In January 1983, President Shehu Shagari issued an executive order expelling two million undocumented West African migrants, more than half of whom were Ghanaians.
The order was allegedly issued in response to religious riots that engulfed parts of the country in 1980 (the Kano Riots) and 1981.
What Triggered The Deportation
These West African immigrants had been drawn to Nigeria by the oil boom of the 1970s, but by 1983, the economy had weakened and it was election season.
Nigerian politicians hoped that the expulsion would be well received.
Across Nigeria, up to two million migrants were warned that if they did not comply, they would face arrest, prosecution, and forced deportation.
How Ghanaians Were Deported From Nigeria
They crammed everything they could into trucks, cars, pick-up trucks, and taxis and tried to flee the country as soon as possible.
The main route to Ghana was westward, via Benin and Togo. Following an attempted coup the previous year, President Jerry John Rawlings closed Ghana’s mainland border (Aflao) with Togo, and Togo then closed its borders with Benin to avoid a sudden influx of returnees.
As a result, once the returnees arrived in Benin, their options were limited, and they were forced to remain in the port of Cotonou, hoping to find a boat to Ghana.

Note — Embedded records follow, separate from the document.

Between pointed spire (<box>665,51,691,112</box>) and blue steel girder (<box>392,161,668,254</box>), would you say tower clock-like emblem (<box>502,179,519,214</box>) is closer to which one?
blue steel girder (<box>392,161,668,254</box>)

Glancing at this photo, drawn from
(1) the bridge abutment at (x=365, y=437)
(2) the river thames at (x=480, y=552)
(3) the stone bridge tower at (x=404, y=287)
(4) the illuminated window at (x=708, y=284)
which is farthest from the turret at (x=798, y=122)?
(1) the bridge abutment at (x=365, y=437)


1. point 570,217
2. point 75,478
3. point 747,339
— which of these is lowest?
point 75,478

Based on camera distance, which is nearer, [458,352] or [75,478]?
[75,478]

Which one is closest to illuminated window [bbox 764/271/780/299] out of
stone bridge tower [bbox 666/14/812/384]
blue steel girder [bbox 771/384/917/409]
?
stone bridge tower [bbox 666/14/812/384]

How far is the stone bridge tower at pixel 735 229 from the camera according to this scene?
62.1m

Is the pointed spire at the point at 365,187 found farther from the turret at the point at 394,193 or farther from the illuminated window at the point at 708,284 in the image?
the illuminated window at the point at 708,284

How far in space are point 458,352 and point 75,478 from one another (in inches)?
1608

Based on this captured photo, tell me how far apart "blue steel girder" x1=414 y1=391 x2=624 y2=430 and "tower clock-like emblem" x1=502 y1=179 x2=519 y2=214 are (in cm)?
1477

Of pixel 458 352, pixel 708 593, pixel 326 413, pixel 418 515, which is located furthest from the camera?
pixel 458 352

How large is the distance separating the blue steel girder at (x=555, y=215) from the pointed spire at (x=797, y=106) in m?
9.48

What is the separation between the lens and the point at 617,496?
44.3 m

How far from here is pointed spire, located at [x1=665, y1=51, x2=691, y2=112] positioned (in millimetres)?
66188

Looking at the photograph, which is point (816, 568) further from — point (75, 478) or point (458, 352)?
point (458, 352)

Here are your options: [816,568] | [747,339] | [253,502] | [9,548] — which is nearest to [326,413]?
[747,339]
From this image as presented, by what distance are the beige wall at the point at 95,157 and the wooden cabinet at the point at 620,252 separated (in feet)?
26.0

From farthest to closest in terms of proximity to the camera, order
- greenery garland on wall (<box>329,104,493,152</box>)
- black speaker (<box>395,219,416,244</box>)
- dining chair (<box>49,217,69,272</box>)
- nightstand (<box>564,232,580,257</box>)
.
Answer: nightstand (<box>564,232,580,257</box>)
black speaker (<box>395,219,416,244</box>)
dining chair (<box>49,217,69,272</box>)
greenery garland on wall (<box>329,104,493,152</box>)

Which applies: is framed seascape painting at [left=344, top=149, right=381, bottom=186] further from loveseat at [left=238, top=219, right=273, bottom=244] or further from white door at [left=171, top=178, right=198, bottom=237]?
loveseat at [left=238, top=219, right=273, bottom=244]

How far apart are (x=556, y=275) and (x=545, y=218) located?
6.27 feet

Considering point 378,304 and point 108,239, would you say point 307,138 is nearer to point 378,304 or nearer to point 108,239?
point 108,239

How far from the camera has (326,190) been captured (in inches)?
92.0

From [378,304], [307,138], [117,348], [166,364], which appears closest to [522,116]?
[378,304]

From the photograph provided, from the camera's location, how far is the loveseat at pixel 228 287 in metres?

Tens of thousands of refugees, mostly Ghanaians, gathered at the border between Benin and Togo, two small African countries.
The road back to Ghana had come to a halt, hopelessly clogged with vehicles and a swarm of refugees, while the border remained closed for the time being.
Ghana’s government had legitimate concerns that the country, with a population of around 12 million people at the time, would be unable to handle such an influx.
Its economy was already in a state of disarray at the time. Food was scarce. There were bushfires and a severe drought.
Life After Deportation; How The Returnees Restarted Life
After more than a week of being stranded, with many running out of money and going hungry, Ghana reopened its borders, prompting Togo to do the same, allowing Ghanaians to return home.
How Ghana Must Go Bags Came About
During the migrants’ return to Ghana, a type of large cheap matted woven nylon chequered bag used to transport their belongings was dubbed “Ghana Must Go.”
The bags are still very popular in Nigeria, Ghana, and other West African countries today.
Ghana and Nigeria’s relationship has improved over the years.